I still do not understand how "originalism" avoids the intentional fallacy. Moreover, since hermeneutics is not taught in law schools, whence cometh these "literary theories?" Granted, our Constitution and Laws are written in a language, English to be precise, but most jurists don't have a clue about linguistic uses, sense, or reference. Since most law courses are taught outside their historical context, it would seem that all these theories are simply excuses to "mean what we say."

At some point, we have to avoid all this casuistry. We have to determine whether our linguistic use is essentialist or nominalist. We have to understand a word's etymology, it evolutionary use, its changing senses, different contexts, and evolving applications. Not the Richard Rorty relativist nonsense, much less the postmodernist bullshit (John Searle's "postmodernism gives bullshit a bad name"). None of the psycho-babble, either.

Odd, that lawyers do not study any language courses nor are they required to take logic, deductive, inductive, or fallacious -- esp. since our Constitution, Laws, and their applications would seem to require such "basics." Obviously, anyone who appeals to "originalism" has not studied hermeneutics, either.

It's not unlike a Doctor of Medicine who studies pharmacology, surgery, differential diagnoses, etc., but never studies human anatomy, physiology, and biochemistry.

No wonder we get the decisions we get. Jurists lack logic, linguistics, commit fallacies, cannot distinguish between sense and reference, much less use, and praise Richard Rorty as one of the three greatest philosophers of all time. Breathtakingly inane. But it does explain.
 

The Gay Species: ...whence cometh these "literary theories?"

Y'just don't see "hermeneutics" often enough in conversation these days. ;)

Thoughts: While I wouldn't expect, say, a Charles or a Bart to competently diagram a simple S-V-O like "Charles admires Bart," I think it's fair to assume the head of the Yale Information Society Project and author of works such as Cultural Software: A Theory of Ideology and The Laws of Change: I Ching and the Philosophy of Life holds himself to a higher standard.

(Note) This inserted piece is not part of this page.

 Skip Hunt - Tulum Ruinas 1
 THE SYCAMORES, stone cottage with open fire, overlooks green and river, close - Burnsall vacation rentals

Don't know about you, but I'm here to rub ideological elbows with our hosts much more than for the guilty pleasure of spanking their more obnoxious guests.

Peace.
(btw: If your blog or profile list your email I've failed to find it. Would love to carry on this conversation off-blog...)
 

Professor Balkin,

Isn't "meaning" defined by the set of all applications consistent with that meaning? Hence, if we are to maintain the original meaning, we must also maintain the original applications, albeit, in their original context.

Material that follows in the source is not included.